** begin **

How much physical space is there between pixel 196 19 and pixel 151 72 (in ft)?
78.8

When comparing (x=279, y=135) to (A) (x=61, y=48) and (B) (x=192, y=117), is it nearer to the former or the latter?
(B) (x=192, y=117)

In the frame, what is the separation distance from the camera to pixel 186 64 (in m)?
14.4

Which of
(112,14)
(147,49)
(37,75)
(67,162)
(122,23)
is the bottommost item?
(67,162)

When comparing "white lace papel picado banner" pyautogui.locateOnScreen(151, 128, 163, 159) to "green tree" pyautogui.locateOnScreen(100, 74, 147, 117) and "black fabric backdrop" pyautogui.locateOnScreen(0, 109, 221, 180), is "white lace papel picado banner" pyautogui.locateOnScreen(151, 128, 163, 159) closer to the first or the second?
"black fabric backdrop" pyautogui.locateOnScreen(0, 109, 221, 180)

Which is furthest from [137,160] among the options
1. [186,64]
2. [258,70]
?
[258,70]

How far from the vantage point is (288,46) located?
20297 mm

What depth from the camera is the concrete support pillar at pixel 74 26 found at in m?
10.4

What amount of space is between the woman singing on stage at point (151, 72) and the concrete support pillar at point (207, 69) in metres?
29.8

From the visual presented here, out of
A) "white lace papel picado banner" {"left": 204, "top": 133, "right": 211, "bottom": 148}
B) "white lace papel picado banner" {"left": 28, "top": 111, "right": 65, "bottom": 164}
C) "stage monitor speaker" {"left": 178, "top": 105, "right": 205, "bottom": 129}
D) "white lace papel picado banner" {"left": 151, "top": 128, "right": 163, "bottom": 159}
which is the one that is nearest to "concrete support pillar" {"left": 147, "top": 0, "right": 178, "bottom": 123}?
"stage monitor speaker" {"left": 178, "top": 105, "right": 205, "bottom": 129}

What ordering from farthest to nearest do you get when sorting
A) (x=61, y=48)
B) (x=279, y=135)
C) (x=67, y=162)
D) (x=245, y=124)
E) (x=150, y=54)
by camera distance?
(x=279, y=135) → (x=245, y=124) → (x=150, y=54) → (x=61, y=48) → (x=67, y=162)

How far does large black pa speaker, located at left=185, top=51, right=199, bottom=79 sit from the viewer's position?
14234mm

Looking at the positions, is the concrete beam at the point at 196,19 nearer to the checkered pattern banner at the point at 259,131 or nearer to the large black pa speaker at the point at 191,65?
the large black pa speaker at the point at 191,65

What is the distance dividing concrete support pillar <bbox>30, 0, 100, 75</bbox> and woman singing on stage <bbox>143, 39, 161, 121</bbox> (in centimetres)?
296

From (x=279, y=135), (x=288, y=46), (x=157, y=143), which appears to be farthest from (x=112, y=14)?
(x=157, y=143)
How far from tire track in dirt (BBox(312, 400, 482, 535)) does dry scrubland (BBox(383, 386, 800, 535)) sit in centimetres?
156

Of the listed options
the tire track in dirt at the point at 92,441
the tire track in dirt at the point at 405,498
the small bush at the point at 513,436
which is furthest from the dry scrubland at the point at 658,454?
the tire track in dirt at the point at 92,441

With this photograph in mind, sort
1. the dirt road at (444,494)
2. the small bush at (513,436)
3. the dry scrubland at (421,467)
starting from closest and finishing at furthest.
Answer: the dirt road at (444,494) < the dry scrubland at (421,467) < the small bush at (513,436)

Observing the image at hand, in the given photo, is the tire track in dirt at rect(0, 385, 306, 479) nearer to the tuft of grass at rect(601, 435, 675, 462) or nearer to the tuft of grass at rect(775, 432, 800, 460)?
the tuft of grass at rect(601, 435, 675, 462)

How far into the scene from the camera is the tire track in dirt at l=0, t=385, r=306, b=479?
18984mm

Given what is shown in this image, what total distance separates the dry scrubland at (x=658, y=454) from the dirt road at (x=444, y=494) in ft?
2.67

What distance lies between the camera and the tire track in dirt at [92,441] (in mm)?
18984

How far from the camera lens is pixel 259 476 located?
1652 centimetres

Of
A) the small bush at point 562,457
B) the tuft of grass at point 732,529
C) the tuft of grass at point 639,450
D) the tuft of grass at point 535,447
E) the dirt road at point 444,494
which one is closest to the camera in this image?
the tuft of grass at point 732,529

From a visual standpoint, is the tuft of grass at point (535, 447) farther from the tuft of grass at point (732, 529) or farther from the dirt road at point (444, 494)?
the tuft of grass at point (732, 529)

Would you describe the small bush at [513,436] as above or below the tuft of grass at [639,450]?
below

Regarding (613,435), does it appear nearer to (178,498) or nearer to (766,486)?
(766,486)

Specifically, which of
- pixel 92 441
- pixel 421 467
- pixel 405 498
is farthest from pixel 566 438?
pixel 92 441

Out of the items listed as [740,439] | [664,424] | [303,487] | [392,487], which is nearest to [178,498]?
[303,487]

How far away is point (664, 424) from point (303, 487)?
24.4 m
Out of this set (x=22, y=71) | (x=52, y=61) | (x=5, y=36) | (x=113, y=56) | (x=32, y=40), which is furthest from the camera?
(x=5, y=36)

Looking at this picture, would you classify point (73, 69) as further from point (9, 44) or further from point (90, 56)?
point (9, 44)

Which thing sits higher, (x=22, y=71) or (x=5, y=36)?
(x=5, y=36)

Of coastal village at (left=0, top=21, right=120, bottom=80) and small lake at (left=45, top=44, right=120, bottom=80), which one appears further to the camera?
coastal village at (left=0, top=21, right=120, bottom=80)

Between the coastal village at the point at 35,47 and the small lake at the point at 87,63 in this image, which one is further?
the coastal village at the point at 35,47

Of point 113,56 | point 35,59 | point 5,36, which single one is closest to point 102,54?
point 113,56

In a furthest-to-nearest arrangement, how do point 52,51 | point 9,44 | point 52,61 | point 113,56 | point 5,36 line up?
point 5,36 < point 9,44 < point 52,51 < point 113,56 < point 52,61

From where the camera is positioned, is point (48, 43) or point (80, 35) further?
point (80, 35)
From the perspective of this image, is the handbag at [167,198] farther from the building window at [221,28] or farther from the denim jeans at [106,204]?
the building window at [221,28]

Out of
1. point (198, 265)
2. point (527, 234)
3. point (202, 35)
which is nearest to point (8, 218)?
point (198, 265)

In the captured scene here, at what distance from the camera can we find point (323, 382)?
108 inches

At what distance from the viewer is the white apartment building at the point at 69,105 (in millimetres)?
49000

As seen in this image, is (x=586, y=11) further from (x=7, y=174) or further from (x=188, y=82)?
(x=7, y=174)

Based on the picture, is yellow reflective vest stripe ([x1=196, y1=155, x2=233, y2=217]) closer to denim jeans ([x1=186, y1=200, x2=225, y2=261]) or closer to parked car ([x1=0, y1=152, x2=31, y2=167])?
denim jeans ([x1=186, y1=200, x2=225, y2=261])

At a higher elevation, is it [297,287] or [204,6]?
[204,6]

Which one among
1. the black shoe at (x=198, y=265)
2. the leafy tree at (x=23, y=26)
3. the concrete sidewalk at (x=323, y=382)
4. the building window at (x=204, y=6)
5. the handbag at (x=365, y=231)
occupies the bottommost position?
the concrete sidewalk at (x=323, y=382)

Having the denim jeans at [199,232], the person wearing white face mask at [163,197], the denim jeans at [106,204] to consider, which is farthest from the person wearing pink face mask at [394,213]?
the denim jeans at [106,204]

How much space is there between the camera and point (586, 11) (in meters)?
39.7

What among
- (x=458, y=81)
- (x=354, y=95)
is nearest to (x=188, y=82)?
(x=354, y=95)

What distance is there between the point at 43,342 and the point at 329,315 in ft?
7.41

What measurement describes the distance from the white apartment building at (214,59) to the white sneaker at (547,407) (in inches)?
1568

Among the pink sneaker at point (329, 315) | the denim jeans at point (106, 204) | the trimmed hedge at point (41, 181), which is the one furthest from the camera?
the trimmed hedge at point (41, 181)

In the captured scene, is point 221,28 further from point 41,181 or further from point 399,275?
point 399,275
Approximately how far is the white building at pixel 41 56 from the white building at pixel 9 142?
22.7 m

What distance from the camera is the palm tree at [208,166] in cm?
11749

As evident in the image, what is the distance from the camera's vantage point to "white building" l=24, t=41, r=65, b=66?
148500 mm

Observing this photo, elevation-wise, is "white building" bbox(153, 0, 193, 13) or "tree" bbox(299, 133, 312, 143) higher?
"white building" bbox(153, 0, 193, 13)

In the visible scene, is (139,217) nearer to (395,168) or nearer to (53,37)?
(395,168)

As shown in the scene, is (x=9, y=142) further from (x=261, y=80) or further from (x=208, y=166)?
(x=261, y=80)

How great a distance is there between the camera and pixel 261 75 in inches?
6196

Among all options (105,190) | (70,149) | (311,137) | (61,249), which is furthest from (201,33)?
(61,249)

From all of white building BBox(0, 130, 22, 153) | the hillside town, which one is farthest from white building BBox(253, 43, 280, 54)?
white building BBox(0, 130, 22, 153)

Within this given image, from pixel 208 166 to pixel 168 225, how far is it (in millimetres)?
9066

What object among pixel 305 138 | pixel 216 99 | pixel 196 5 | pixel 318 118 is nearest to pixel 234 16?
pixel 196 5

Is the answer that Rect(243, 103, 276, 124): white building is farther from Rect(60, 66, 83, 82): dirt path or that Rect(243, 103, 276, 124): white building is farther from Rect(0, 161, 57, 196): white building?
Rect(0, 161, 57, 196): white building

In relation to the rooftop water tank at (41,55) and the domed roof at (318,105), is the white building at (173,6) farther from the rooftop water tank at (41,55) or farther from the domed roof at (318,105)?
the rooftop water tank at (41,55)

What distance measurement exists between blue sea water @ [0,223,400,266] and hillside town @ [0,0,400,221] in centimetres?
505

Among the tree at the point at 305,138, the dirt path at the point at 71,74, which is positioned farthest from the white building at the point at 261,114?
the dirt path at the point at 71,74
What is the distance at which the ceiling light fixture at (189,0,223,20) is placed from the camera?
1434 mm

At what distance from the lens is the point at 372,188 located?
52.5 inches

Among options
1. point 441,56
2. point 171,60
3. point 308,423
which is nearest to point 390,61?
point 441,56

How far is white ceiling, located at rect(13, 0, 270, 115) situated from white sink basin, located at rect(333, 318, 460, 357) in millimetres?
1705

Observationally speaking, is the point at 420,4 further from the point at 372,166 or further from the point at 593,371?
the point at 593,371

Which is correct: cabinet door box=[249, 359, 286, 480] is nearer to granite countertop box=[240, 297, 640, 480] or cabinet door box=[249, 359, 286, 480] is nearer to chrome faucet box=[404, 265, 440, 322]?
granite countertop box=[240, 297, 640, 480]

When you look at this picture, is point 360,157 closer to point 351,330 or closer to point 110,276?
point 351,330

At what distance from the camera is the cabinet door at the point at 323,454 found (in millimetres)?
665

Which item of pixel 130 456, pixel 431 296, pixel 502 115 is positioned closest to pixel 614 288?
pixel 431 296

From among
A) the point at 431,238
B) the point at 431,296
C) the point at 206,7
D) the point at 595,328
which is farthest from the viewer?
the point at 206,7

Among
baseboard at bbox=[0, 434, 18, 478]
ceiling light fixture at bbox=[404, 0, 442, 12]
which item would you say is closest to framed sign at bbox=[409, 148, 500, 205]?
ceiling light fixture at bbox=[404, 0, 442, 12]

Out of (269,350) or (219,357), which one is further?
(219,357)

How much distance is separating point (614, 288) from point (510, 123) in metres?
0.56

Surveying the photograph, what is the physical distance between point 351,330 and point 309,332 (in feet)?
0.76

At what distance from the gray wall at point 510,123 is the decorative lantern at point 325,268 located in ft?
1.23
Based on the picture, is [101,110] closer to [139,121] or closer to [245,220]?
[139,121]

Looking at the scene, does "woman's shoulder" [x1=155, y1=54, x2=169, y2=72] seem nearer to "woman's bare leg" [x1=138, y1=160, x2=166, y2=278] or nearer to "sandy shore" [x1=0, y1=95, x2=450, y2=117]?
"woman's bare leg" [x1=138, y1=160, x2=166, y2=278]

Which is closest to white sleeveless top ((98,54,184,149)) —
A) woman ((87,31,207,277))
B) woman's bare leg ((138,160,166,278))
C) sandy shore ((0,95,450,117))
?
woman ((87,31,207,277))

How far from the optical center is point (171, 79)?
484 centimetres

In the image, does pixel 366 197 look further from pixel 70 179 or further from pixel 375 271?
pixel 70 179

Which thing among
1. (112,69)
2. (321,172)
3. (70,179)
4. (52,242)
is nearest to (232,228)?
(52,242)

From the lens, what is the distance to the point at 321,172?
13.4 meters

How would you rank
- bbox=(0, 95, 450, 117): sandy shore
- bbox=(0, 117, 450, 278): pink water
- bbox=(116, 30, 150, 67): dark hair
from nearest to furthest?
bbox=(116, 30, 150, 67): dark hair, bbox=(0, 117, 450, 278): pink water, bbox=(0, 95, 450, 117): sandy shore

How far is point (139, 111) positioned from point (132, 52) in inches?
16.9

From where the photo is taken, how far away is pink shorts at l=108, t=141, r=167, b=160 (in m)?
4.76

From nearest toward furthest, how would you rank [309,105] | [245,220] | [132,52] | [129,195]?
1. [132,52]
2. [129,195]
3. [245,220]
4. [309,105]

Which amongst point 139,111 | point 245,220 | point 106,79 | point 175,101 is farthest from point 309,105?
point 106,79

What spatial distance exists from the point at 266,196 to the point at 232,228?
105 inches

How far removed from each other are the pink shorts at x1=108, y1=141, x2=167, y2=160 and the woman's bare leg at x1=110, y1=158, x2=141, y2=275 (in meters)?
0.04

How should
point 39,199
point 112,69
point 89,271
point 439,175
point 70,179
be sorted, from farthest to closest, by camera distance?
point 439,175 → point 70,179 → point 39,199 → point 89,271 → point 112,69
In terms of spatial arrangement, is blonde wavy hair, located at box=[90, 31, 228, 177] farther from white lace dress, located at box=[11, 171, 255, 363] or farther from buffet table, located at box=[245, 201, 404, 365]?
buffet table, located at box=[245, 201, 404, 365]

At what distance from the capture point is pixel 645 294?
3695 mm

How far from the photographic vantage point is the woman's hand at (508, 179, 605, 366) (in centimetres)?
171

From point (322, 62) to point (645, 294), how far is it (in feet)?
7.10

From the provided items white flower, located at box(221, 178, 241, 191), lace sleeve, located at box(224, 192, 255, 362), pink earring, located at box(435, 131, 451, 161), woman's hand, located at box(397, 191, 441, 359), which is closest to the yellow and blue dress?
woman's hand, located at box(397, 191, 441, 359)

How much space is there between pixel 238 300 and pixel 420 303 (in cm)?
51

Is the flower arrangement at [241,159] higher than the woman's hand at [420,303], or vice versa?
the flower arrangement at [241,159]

** end **

**Directive:**
Starting at the line that contains "How far is point", repeat each line exactly through the last one in the listing. Include both of those lines and nothing more.

**Right answer:**
How far is point (139, 111) positioned from point (132, 52) in inches?
16.9

From where the photo is taken, how far away is pink shorts at l=108, t=141, r=167, b=160 (in m)?
4.76

From nearest toward furthest, how would you rank [309,105] | [245,220] | [132,52] | [129,195]?
1. [132,52]
2. [129,195]
3. [245,220]
4. [309,105]

Which amongst point 139,111 | point 245,220 | point 106,79 | point 175,101 is farthest from point 309,105?
point 106,79

What spatial distance exists from the point at 266,196 to the point at 232,228?
105 inches

How far removed from each other are the pink shorts at x1=108, y1=141, x2=167, y2=160 and the woman's bare leg at x1=110, y1=158, x2=141, y2=275 (in meters)?
0.04

How should
point 39,199
point 112,69
point 89,271
point 439,175
point 70,179
be sorted, from farthest to closest, by camera distance?
point 439,175 → point 70,179 → point 39,199 → point 89,271 → point 112,69
In terms of spatial arrangement, is blonde wavy hair, located at box=[90, 31, 228, 177] farther from white lace dress, located at box=[11, 171, 255, 363] or farther from buffet table, located at box=[245, 201, 404, 365]?
buffet table, located at box=[245, 201, 404, 365]

At what distance from the capture point is pixel 645 294?
3695 mm

How far from the photographic vantage point is the woman's hand at (508, 179, 605, 366) (in centimetres)?
171

From point (322, 62) to point (645, 294), how far is it (in feet)?
7.10

From the provided items white flower, located at box(221, 178, 241, 191), lace sleeve, located at box(224, 192, 255, 362), pink earring, located at box(435, 131, 451, 161), woman's hand, located at box(397, 191, 441, 359), which is closest to the yellow and blue dress?
woman's hand, located at box(397, 191, 441, 359)

How much space is there between pixel 238 300 and pixel 420 303 (in cm)?
51

Is the flower arrangement at [241,159] higher than the woman's hand at [420,303], or vice versa?
the flower arrangement at [241,159]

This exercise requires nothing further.